In even more perverse reasoning, I have heard some insist that the Lord blessed something because they were unfaithful. It was not so much the unfaithfulness that led to the blessing itself so much as the desire to do the best for the Lord and making an unfaithful choice under the circumstances, for the purposes of making much of the gospel, led to the Lord blessing the heart behind the decision.

Assumptions like these abound. Most of them share in common a self-centred view of why the Lord blesses anything. It is usually in response to something we have done – whether good or bad – and he determines matters based on our performance one way or the other. It assumes an awful lot of importance on our behalf and a fairly reactionary view of God, as though he weren’t sovereign over all the things that happened in the first place.
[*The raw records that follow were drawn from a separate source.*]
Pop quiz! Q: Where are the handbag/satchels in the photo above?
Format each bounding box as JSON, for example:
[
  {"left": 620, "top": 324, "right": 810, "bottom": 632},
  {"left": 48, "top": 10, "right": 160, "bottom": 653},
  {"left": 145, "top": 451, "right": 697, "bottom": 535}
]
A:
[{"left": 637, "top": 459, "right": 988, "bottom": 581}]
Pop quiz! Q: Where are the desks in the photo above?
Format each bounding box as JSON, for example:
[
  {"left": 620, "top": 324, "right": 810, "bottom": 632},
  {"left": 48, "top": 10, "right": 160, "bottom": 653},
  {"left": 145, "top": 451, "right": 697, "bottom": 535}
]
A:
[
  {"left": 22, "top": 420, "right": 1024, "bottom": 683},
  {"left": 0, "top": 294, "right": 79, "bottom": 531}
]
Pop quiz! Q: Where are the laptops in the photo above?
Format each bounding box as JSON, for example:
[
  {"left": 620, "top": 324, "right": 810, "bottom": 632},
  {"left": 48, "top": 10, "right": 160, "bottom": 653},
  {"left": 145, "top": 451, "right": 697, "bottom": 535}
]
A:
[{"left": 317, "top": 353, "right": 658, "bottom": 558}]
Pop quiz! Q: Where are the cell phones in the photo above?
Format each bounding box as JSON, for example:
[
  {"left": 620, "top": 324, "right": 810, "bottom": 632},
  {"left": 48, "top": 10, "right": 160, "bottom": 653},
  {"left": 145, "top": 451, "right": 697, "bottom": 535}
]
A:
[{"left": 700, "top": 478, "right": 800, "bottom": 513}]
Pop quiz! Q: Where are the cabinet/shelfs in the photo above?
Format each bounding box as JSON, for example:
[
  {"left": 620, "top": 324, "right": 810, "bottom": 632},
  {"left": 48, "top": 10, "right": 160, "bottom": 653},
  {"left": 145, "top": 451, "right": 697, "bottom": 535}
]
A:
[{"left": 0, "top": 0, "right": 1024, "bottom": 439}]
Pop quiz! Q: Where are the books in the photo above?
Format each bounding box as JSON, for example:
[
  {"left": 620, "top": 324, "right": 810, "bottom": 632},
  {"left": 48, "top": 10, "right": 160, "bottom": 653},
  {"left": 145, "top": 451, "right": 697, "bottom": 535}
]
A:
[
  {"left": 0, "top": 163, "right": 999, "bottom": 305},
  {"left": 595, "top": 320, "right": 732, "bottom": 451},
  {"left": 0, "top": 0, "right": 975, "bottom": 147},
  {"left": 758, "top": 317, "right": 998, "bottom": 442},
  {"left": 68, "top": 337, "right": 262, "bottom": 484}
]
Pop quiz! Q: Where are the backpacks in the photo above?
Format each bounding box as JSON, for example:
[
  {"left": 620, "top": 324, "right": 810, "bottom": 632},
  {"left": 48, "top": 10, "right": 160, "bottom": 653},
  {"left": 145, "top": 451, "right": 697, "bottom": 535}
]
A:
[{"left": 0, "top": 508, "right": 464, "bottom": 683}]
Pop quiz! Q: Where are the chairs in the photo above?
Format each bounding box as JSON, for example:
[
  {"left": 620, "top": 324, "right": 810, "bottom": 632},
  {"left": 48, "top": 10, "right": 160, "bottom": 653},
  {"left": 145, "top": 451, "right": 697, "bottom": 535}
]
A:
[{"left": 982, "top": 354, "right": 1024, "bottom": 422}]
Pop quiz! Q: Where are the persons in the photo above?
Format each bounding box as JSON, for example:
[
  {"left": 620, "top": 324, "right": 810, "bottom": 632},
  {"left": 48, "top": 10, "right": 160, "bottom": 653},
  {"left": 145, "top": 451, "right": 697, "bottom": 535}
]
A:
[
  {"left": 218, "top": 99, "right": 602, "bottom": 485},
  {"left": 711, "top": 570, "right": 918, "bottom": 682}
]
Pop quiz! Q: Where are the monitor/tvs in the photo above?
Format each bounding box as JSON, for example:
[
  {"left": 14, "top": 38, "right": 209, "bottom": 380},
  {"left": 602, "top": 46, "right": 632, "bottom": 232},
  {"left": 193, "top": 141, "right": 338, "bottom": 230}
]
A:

In truth, the Lord blesses whom he blesses and doesn’t curses whom he curses for reasons known only to him. Sometimes he works through weaknesses, other times he works through powerful people too. Sometimes he blesses what is rubbish, other times he blesses what is actually quite good. Sometimes he blesses an unfaithful choice, despite the choice itself, and other times he punishes such choices. This minimally tells us that rarely is the Lord’s choice to bless a result of our performance in whatever direction we happen to perform.

Scripture goes one step further. It tells us the ultimate reason why the Lord blesses anything; his own glory. This is the determinate factor in what gets blessed (as far as we reckon blessing) and what doesn’t. The Lord knows what needs to happen to glorify himself and he sets the circumstances to make it happen. He knows whether he would be more glorified by packing out an evangelistic event you have put on because the gospel will be proclaimed to thousands or whether he would be glorified more by the growth that would come by your event being a total flop. The gospel doesn’t only advance quantatively but qualitatively; it advances both in new converts and in existing ones growing in maturity. The Lord knows which will glorify him more and sets the circumstances to ensure the most glory goes to him.

We shouldn’t assume what God is ever doing. I was speaking to our community group just last night about how much of what we do look pokey, low-grade and less than excellent but that the Lord is choosing to use these things in various ways. He isn’t doing so because of us, or because of how we’re doing those things, but simply because he is more glorified in using them in the ways he is than if he didn’t. At the same time, when he chooses not to use the things we do, he is more glorified through not apparently blessing them than by giving us the amazing results we might hope to see.

it is rarely safe to assume what God is doing and why. It is even less sensible to assume it is rooted in us. The only sensible assumption is this: whatever happens, it will redound to God’s glory more fully than had it not in the end.